Terminal Backend Assignment

Data ingestion scripts and docker container for Terminal GraphQL + Postgres backend.

Instructions

  • install dependencies with yarn
  • add a .env file to the root of the repo with env variables structured as such (depending on your local postgres setup):
TOKEN_DATABASE=token-info
POSTGRES_HOST=localhost
POSTGRES_PORT=5432
POSTGRES_USER=postgres
POSTGRES_PASSWORD=postgres
  • run local hasura server with ./docker-run.sh

Included are 5 scripts:

  • ingestTokens
    • run with node ingestTokens.js /path/to/tokens.csv
  • ingestTransfers
    • run with node ingestTransfers.js /path/to/token-transfers.csv
  • ingestAll
    • run with node ingestAll.js
    • adjust constants in ingestAll.js to suit needs
  • emptyDB
    • run with node emptyDB.js
    • utility function to clear both tokens and token-transfers tables
  • benchmark
    • run with node benchmark.js

Sample Queries

A query to return the 50 most recent token transfers, with the token symbol & name as well as the time and the amount transferred:

query {
  token_transfers(limit: 50, order_by: {block_timestamp: desc}) {
    token {
      name
      symbol
    }
    block_timestamp
    value
  }
}

Benchmark: 10 requests in 6.844s (local server)
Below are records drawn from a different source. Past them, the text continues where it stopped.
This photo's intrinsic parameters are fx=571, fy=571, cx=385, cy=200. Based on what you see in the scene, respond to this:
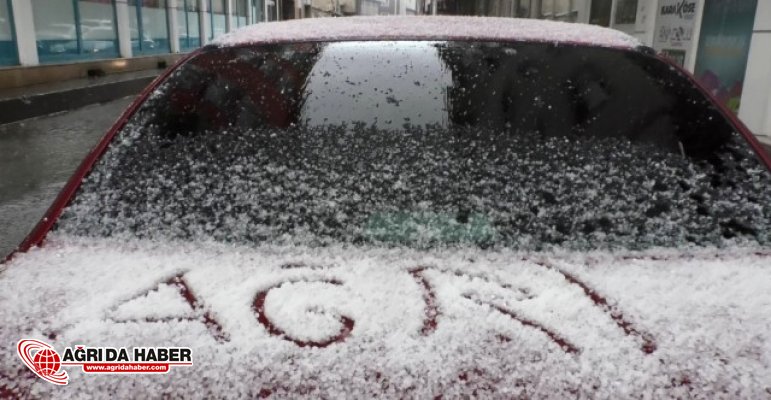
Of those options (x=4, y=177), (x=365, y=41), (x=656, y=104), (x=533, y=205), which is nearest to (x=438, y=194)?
(x=533, y=205)

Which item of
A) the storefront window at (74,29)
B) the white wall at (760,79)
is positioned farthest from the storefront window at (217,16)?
the white wall at (760,79)

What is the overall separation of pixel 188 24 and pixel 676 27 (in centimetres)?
1520

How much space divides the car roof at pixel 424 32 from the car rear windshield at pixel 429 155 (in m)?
0.03

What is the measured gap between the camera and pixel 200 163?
144 cm

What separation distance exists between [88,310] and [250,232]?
0.38 meters

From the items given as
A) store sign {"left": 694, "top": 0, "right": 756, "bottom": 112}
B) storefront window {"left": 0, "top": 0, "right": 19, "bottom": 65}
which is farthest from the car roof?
storefront window {"left": 0, "top": 0, "right": 19, "bottom": 65}

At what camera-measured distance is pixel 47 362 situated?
0.88 m

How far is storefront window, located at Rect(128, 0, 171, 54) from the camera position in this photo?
1534 centimetres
A query to return the sender, recipient and amount sent on every transfer of the RALLY token (note: token names/symbols are not unique. If you want a particular token, you'll have to specify the address)

query {
  tokens(where: {symbol: {_eq: "RALLY"}}) {
    transfers {
      from_address
      to_address
      value
    }
  }
}

Benchmark: 10 requests in 1.221s (local server)

Design Choices

I used Hasura for the GraphQL server because of its lightweight footprint. Unlike alternatives like Prisma, Hasura is a compiler that sits infront of a Postgres database. It compiles GraphQL queries into SQL queries. This makes Hasura very fast and capable of handling complex queries all while using very little memory and less CPU power than alternatives. Hasura is also easy to scale both vertically and horizontally.

I used javascript/node.js to write the ingestion scripts because of its ease of use and widespread adoption among web developers.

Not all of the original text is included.